When market makers sell out-of-the-money call options, they hedge their short delta risk by buying stocks.
Author: Jay
Translation: Deep Tide TechFlow
Kenny G Wins Again
So, why are cryptocurrency stocks performing poorly?
I will explain how the options market affects the fundamental dynamics of the underlying stock prices.
One important factor is the upcoming monthly options expiration (mopex), which will occur this Friday, November 17—specific dynamics include:
Overly high expectations for price volatility
Market makers unwinding their hedges
I will use Coinbase as an example, but these factors apply to most cryptocurrency stocks.
I previously mentioned that after Trump's victory, due to the dynamics I am about to describe, you need to check the implied volatility before considering buying call options.
Here is the implied volatility data for Coinbase expiring on November 15, 22, and 29.

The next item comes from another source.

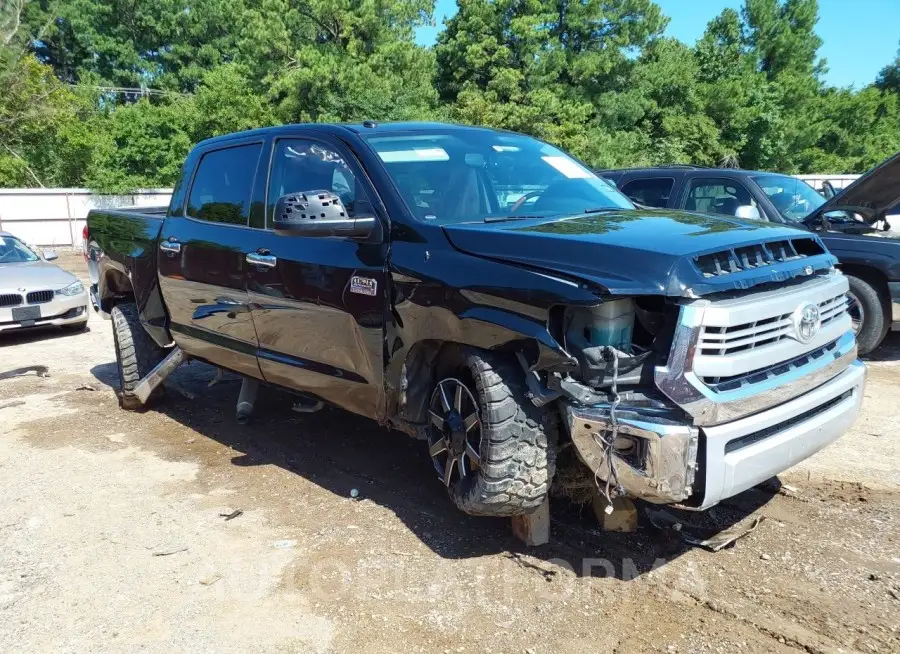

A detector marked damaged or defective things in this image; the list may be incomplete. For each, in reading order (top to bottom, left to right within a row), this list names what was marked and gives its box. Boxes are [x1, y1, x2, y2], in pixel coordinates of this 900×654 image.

crumpled hood [0, 262, 77, 292]
exposed headlight housing [56, 280, 84, 298]
crumpled hood [442, 210, 836, 298]
missing front bumper [564, 402, 704, 504]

A volatility of 132% means that, with a 95% probability, the expected daily price movement of the underlying asset is ±16.62%. Such expectations seem very high.
The implied volatility percentile over the past 30 days reached 80%. This means that in the next 30 days, this implied volatility (or expectation of Coinbase rising) is higher than 80% of historical periods. This seems unusually high without a quarterly earnings call.
So, what happens when market expectations are this high? What actions do market makers take at this time?
When market makers sell out-of-the-money call options, they hedge their short delta risk by buying stocks.
As the expiration date approaches, the delta of these out-of-the-money call options decreases, so market makers will sell stocks to avoid directional risk.
As we get closer to November 15, the delta loss of the out-of-the-money call options accelerates (assuming other conditions remain constant).
Observing the open interest in options, there is a clear bias towards out-of-the-money call options (with almost no put options visible on the chart).
As the expiration date approaches, the directional volatility in the market intensifies due to the reflexive effect of market makers' hedging actions. As a result, market makers sell stocks more aggressively (unless other entities are buying Coinbase more actively).
At the same time, as investors take profits (closing call options, market makers selling the hedged stocks), this cycle continues to strengthen. This creates a large reflexive cycle.
How did we get here?
Last week, Coinbase's options positions appeared very bearish (as seen from the historical put-call ratio and 25 delta skew).
Trump's victory led to a massive unwinding of positions (resulting in a situation completely opposite to what I previously described), with market makers repurchasing stocks as they unwound their short put options.
The market's pendulum swung violently in the opposite direction, causing the implied volatility (price) of these options to spike sharply—along with this change, the delta of out-of-the-money call options increased (thus making the hedging actions more aggressive and inevitably unwinding).
Due to short covering, market makers unwinding their hedges, and the general expectation of a "super cycle," the expectations for price movements shifted excessively in a positive direction. This situation is reflected in the implied volatility of all cryptocurrency stocks.
This is also why I chose to sell a large amount of volatility at this time—these expectations rarely materialize, and it is also a good strategy for hedging spot positions.